On peut alors se poser des questions quant à ce devenir pour les sociétés africaines a priori de ce qui les caractérise fondamentalement. Très certainement, avec l’amélioration, même lente, des moyens de production, elles dépasseront des économies de subsistance, le revenu réel par tête augmenterait et elles atteindraient une forme de société de consommation. Mais très probablement, sans contact, avec l’occident, une projection du devenir des sociétés africaines, accuse une invraisemblance avec la société occidentale. Les deux sociétés n’auraient possiblement pas pu partager la même perspective idéologique du développement.

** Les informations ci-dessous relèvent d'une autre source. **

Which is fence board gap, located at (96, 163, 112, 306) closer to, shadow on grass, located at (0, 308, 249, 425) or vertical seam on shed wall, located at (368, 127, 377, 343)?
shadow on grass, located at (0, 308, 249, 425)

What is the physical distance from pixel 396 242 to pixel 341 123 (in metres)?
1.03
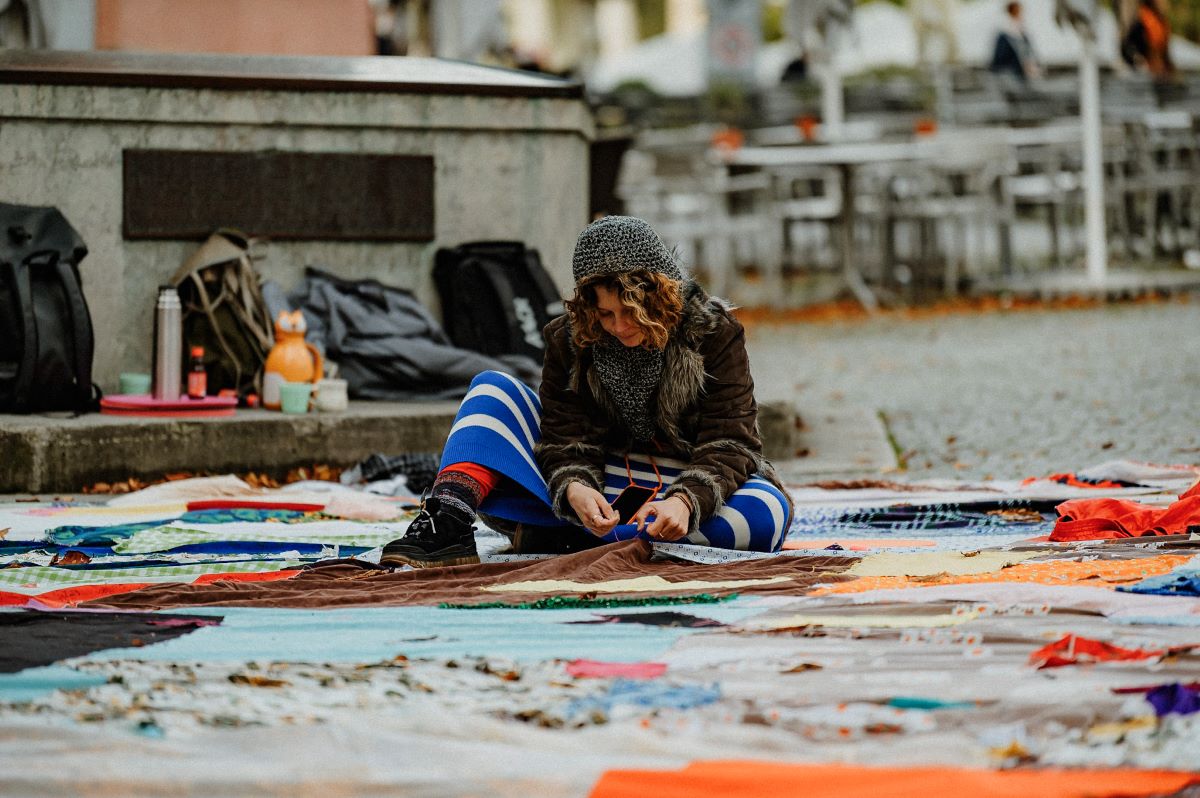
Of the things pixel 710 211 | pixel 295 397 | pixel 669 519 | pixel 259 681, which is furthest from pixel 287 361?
pixel 710 211

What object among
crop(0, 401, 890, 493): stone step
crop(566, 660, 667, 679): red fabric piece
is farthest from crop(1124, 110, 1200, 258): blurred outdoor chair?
crop(566, 660, 667, 679): red fabric piece

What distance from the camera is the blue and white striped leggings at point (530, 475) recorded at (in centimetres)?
453

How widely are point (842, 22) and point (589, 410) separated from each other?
512 inches

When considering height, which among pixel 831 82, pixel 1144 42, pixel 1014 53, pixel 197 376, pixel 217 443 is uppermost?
pixel 1014 53

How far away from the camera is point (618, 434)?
4.72 metres

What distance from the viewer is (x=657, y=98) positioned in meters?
26.0

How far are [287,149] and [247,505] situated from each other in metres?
2.58

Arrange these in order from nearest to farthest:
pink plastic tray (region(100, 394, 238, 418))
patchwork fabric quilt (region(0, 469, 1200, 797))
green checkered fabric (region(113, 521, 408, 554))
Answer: patchwork fabric quilt (region(0, 469, 1200, 797)) → green checkered fabric (region(113, 521, 408, 554)) → pink plastic tray (region(100, 394, 238, 418))

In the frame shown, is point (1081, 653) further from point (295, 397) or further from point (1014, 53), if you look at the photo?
point (1014, 53)

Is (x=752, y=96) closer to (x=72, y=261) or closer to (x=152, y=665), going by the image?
(x=72, y=261)

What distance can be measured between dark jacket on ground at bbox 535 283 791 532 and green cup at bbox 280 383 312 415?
257 cm

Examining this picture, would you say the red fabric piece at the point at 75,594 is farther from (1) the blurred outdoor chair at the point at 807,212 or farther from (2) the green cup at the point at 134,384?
(1) the blurred outdoor chair at the point at 807,212

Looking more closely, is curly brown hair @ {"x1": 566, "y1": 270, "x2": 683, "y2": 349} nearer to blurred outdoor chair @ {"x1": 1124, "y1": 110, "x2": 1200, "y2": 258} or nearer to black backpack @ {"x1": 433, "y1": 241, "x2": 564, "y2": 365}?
black backpack @ {"x1": 433, "y1": 241, "x2": 564, "y2": 365}

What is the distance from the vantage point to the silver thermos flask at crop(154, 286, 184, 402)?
704cm
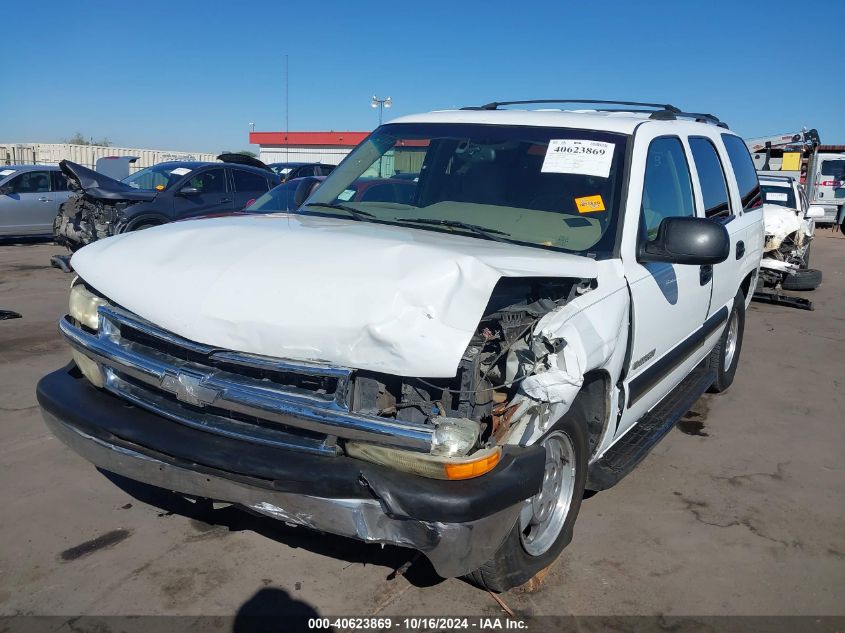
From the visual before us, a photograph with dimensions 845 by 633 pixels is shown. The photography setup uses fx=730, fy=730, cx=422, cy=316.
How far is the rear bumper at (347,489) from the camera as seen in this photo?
2412mm

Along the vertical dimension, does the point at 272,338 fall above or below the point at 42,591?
above

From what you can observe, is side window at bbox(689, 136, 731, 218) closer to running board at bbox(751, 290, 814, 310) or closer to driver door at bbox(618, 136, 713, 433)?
driver door at bbox(618, 136, 713, 433)

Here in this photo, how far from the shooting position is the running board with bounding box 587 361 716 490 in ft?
11.6

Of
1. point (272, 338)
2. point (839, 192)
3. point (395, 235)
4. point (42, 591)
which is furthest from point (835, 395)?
point (839, 192)

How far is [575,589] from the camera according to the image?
3.22 metres

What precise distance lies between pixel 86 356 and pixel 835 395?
5851mm

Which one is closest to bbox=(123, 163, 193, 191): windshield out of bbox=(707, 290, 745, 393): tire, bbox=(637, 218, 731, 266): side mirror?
bbox=(707, 290, 745, 393): tire

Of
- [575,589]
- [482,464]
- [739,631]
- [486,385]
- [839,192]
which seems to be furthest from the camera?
[839,192]

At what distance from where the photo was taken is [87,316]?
10.7 feet

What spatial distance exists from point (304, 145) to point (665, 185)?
4100 cm

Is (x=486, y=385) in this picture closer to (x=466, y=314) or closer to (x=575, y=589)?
(x=466, y=314)

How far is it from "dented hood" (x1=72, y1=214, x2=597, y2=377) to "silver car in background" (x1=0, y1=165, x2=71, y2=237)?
13.2 metres

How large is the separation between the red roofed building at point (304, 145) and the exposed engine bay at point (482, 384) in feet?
119

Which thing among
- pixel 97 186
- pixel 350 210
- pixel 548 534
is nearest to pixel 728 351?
pixel 548 534
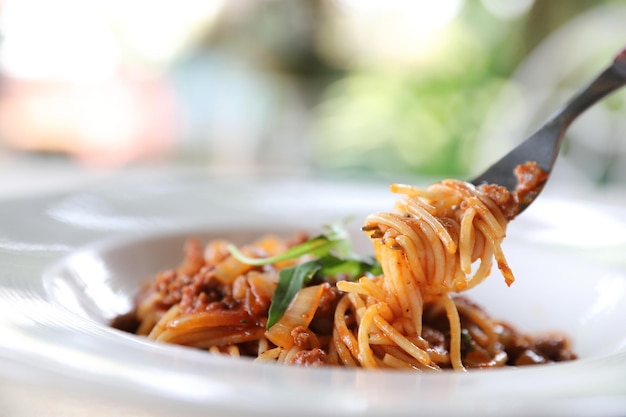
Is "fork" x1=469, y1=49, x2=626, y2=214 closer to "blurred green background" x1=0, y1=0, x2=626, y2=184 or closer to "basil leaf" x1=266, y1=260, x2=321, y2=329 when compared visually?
"basil leaf" x1=266, y1=260, x2=321, y2=329

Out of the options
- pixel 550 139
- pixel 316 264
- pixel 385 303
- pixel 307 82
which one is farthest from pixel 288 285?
pixel 307 82

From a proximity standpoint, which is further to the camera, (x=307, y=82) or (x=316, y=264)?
(x=307, y=82)

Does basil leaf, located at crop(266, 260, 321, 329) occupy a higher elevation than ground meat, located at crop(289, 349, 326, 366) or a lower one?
higher

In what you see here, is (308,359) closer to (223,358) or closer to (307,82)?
(223,358)

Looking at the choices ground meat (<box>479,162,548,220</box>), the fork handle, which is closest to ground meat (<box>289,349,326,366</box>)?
ground meat (<box>479,162,548,220</box>)

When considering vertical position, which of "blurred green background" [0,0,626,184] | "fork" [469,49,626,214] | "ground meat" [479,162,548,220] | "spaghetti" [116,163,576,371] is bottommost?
"spaghetti" [116,163,576,371]
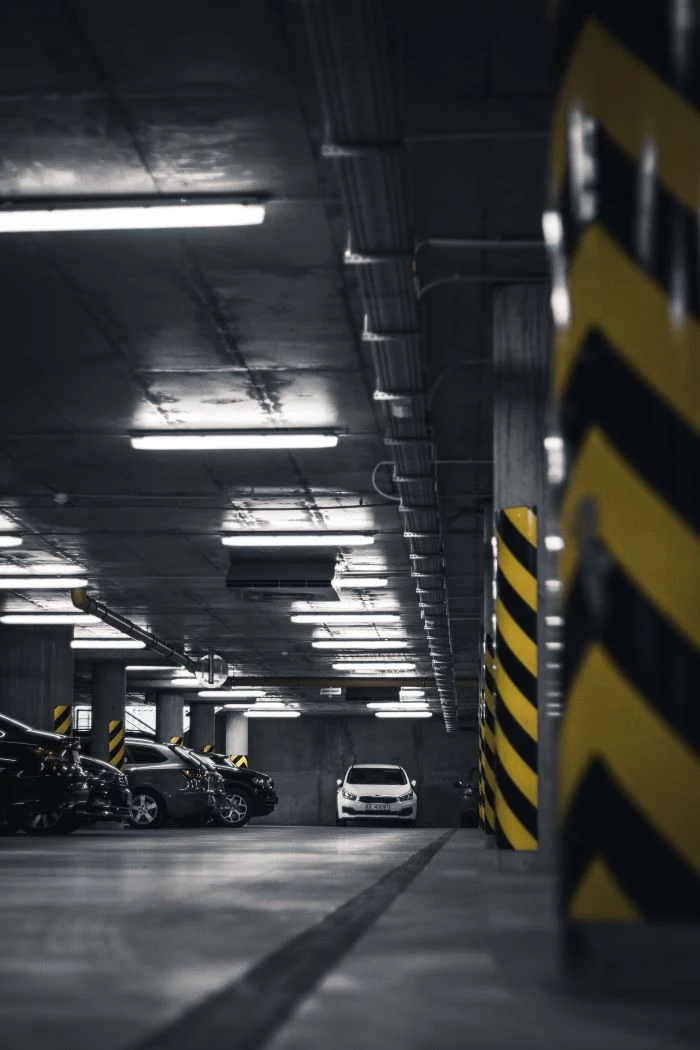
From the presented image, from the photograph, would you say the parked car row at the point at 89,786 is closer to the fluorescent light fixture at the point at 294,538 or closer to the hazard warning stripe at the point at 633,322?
the fluorescent light fixture at the point at 294,538

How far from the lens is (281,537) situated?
21.8 metres

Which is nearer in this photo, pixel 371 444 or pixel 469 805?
pixel 371 444

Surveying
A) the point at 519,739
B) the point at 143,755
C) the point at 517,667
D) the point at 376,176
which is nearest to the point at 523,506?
the point at 517,667

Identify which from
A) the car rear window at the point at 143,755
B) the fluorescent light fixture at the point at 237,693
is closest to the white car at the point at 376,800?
the car rear window at the point at 143,755

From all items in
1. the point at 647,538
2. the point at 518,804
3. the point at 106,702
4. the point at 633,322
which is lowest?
the point at 518,804

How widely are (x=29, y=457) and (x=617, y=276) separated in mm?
14544

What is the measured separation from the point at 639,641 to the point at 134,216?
7.02 metres

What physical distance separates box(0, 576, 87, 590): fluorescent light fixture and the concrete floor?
17619mm

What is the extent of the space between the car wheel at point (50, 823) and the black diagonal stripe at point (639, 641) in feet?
58.4

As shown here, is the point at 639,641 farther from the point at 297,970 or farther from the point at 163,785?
the point at 163,785

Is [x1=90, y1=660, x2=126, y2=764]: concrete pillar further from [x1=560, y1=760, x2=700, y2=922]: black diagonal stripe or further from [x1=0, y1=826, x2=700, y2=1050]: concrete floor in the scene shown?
[x1=560, y1=760, x2=700, y2=922]: black diagonal stripe

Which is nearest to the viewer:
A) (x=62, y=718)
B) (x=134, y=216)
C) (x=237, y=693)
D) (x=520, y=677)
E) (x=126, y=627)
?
(x=134, y=216)

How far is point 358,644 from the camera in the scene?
35.9 metres

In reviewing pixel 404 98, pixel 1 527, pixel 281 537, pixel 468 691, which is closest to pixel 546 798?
pixel 404 98
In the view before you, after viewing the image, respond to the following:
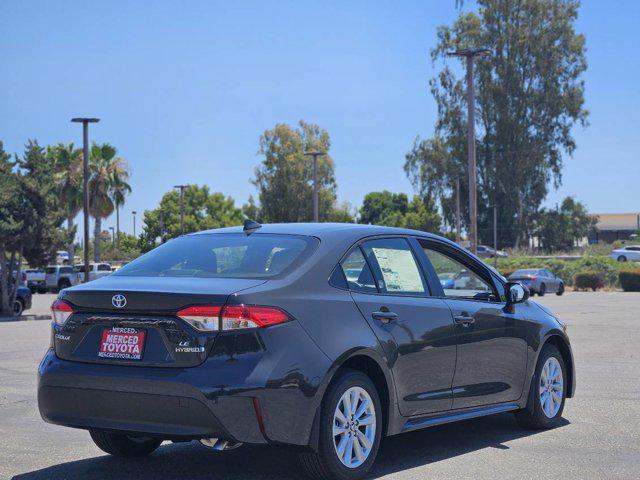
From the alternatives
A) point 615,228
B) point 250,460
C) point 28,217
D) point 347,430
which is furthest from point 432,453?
point 615,228

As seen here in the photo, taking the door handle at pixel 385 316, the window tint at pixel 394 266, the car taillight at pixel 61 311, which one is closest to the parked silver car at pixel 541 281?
the window tint at pixel 394 266

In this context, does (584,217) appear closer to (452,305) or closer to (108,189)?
(108,189)

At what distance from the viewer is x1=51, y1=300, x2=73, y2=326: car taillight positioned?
6.10 metres

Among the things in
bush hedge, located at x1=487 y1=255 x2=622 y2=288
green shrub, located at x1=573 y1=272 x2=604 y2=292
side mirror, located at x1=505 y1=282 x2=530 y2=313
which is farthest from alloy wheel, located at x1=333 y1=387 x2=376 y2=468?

Le géographe américain, Jared Diamond, auteur de l’ouvrage « De l’inégalité parmi les sociétés : Essai sur l’homme et l’environnement dans l’histoire » évoque des raisons géographiques des différences fondamentales entre les continents. Il explique comment la localisation géographique a permis à certains continents de connaître un progrès précoce par rapport à d’autres. En effet le type d’environnement modèle la culture d’un peuple ; en fonction de l’environnement auquel l’homme est confronté, il développe une technicité pour façonner l’environnement qui lui est convenable, contrairement aux animaux qui sont biologiquement dotés des outils nécessaires suffisants. L’environnement et la culture s’impactent ainsi mutuellement ; la culture produite par l’environnement le modifie continuellement.